*Set exercise*: Return exactly the span of lines that opens with the line containing "What distance from the camera is the" and closes with the last line of the data, inclusive.

..........

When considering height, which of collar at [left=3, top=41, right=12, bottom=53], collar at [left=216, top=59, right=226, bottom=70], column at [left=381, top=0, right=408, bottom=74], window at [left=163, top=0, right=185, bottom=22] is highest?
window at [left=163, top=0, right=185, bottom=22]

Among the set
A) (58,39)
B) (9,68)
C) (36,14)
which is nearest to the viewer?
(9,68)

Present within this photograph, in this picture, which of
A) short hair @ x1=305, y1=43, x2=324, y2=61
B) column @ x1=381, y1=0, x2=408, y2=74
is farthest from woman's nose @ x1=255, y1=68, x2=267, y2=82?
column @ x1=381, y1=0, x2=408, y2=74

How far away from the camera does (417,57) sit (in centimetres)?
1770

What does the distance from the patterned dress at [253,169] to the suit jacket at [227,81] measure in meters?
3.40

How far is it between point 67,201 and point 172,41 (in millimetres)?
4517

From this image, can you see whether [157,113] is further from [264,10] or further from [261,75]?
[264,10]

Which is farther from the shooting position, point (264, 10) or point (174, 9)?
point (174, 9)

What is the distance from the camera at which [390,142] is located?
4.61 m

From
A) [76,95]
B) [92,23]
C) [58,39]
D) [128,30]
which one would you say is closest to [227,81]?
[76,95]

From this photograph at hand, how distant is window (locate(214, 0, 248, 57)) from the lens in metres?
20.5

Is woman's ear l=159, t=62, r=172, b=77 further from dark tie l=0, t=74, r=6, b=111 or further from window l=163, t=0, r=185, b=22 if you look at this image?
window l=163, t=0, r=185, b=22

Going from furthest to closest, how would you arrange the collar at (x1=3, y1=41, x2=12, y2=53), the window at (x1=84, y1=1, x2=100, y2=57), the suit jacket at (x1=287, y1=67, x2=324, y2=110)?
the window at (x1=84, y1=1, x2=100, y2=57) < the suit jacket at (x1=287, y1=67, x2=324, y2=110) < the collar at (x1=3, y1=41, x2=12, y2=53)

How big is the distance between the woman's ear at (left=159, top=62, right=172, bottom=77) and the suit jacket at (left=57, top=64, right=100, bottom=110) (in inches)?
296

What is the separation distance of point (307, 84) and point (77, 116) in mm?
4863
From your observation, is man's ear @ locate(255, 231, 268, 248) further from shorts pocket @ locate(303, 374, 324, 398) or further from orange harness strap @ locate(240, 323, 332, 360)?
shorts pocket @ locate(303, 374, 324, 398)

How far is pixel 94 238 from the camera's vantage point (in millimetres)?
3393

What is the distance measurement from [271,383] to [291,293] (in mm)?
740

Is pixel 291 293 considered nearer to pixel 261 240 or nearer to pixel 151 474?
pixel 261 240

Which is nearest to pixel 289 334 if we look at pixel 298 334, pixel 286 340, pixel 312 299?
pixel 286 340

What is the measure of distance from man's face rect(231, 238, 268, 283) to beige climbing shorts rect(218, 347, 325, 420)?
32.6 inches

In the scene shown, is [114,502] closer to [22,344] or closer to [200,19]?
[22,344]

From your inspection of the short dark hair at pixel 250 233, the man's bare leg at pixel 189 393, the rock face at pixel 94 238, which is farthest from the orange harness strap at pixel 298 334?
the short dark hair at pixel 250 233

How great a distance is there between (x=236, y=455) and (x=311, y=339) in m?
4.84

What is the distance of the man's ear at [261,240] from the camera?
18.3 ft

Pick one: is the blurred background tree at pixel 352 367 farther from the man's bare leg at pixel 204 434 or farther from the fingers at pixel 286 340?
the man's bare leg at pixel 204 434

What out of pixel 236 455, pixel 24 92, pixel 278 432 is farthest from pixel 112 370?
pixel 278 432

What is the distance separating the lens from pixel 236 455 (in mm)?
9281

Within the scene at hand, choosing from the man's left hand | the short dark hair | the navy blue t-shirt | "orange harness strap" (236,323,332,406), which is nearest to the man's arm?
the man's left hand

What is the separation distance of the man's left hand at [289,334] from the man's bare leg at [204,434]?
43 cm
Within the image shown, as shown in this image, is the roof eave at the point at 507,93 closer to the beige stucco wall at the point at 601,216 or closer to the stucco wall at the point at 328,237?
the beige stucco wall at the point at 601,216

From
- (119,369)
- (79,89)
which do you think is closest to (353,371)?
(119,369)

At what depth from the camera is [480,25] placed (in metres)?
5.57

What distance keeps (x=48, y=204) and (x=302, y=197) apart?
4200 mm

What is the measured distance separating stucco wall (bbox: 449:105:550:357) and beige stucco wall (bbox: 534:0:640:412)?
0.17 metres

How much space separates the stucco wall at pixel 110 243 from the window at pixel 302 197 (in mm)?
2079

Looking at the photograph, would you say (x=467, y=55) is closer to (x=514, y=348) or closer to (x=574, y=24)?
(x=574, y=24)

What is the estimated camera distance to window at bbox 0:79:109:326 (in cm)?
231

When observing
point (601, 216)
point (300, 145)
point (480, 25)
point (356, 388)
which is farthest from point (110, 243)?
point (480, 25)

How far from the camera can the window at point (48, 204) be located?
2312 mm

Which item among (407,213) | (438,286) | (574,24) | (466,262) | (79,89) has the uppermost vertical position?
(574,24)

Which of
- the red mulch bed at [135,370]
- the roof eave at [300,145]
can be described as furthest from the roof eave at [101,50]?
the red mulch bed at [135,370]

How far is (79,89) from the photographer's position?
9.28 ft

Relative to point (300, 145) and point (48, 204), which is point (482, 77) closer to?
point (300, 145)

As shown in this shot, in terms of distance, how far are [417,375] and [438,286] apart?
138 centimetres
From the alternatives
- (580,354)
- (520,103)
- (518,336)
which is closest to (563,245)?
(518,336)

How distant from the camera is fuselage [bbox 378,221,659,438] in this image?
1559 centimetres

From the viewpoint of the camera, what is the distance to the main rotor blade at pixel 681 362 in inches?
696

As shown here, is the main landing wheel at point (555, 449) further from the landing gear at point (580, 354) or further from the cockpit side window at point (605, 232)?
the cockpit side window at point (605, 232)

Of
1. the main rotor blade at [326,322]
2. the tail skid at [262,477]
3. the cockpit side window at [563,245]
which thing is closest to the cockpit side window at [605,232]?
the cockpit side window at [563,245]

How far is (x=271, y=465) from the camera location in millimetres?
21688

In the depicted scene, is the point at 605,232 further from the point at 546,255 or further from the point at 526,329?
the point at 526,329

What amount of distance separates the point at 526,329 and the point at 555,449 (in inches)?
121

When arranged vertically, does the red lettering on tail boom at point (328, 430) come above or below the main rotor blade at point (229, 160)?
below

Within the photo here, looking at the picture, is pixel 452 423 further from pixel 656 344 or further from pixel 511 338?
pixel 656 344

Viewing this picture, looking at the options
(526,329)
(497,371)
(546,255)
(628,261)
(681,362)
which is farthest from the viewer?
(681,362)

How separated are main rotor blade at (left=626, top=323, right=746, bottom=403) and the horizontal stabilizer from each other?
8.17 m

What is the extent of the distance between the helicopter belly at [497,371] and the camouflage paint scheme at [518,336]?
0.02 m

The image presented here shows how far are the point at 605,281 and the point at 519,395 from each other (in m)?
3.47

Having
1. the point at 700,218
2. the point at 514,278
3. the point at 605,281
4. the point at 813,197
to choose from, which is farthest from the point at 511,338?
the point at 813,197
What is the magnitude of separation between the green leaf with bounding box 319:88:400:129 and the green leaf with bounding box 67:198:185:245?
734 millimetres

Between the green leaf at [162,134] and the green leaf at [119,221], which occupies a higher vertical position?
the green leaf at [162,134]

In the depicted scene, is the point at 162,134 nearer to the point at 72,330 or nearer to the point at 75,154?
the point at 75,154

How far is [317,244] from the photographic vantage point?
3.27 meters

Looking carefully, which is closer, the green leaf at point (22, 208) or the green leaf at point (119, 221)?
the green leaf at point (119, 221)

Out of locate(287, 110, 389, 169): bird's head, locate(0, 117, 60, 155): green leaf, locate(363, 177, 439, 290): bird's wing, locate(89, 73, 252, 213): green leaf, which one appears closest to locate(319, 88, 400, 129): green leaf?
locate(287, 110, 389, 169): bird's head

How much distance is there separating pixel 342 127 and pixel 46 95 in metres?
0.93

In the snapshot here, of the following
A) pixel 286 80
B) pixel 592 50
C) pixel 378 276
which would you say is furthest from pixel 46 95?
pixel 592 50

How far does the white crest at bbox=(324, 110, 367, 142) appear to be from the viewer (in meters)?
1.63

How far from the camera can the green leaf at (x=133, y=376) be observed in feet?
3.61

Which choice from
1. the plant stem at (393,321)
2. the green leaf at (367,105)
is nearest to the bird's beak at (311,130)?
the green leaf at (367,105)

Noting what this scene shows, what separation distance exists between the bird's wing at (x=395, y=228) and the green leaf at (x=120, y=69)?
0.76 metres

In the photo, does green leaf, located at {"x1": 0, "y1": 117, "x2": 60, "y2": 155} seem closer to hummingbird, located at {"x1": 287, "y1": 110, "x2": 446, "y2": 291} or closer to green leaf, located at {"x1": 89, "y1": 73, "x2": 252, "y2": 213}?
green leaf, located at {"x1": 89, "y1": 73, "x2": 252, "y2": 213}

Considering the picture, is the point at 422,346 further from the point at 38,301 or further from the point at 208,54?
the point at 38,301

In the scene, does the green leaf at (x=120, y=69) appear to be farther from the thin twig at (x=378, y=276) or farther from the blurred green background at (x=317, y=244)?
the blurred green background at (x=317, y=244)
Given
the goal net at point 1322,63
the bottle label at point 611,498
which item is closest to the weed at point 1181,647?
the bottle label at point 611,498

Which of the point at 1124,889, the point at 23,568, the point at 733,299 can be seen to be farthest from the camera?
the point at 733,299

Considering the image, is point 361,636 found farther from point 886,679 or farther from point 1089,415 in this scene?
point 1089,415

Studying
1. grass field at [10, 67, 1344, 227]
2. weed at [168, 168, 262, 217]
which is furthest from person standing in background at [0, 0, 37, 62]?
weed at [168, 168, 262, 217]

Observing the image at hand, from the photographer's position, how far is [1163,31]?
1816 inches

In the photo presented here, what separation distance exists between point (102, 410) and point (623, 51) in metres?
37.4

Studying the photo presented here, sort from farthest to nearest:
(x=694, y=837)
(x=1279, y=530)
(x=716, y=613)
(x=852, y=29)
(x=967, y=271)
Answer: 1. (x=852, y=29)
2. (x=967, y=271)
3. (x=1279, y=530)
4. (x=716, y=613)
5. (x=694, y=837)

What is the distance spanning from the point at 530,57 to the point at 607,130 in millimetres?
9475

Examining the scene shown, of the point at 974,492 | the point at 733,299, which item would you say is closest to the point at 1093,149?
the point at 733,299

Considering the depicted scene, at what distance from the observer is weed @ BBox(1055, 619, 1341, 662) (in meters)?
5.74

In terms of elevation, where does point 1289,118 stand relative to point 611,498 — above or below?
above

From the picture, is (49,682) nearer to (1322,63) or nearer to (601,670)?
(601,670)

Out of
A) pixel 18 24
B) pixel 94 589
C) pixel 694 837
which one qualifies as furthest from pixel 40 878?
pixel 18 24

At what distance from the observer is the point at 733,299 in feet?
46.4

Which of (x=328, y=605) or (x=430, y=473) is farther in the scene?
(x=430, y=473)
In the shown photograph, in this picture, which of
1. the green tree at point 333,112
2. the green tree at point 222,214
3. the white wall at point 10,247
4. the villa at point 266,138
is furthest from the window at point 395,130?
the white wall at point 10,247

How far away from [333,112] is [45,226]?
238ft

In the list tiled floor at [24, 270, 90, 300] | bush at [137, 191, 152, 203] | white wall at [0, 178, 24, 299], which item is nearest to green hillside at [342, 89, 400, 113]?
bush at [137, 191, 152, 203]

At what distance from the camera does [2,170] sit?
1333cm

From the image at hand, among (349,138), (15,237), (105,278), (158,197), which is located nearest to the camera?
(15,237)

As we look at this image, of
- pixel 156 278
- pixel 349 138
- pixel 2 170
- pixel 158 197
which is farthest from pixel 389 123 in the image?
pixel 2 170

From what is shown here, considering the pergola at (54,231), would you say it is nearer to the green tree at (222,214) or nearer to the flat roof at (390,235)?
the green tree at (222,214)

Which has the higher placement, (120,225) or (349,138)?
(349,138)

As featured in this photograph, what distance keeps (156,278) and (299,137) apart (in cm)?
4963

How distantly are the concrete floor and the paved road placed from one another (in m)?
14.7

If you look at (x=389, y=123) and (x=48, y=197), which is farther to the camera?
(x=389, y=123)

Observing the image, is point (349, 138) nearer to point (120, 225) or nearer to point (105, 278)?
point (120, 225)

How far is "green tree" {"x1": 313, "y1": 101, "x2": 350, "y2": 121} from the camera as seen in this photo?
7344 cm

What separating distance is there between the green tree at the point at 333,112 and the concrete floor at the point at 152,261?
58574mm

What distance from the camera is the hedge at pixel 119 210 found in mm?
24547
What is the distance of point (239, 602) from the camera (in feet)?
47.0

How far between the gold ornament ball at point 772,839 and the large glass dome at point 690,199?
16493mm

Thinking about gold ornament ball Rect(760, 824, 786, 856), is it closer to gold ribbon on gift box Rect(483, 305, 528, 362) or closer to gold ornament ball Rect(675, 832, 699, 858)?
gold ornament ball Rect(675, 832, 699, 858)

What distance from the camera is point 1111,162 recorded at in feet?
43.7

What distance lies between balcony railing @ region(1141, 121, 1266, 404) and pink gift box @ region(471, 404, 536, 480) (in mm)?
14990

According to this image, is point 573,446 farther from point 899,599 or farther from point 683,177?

..........

*Output for this task*:
What distance from the camera is the hedge at pixel 119 210 found in mm?
24547
What is the distance of point (239, 602) from the camera (in feet)?
47.0

How far between the gold ornament ball at point 772,839 and the large glass dome at point 690,199?
16493mm

Thinking about gold ornament ball Rect(760, 824, 786, 856), is it closer to gold ribbon on gift box Rect(483, 305, 528, 362) or closer to gold ornament ball Rect(675, 832, 699, 858)?
gold ornament ball Rect(675, 832, 699, 858)

What distance from the camera is point 1111,162 recorded at in feet?
43.7

What distance lies between balcony railing @ region(1141, 121, 1266, 404) and pink gift box @ region(471, 404, 536, 480) (in mm)?
14990

According to this image, is point 573,446 farther from point 899,599 or farther from point 683,177?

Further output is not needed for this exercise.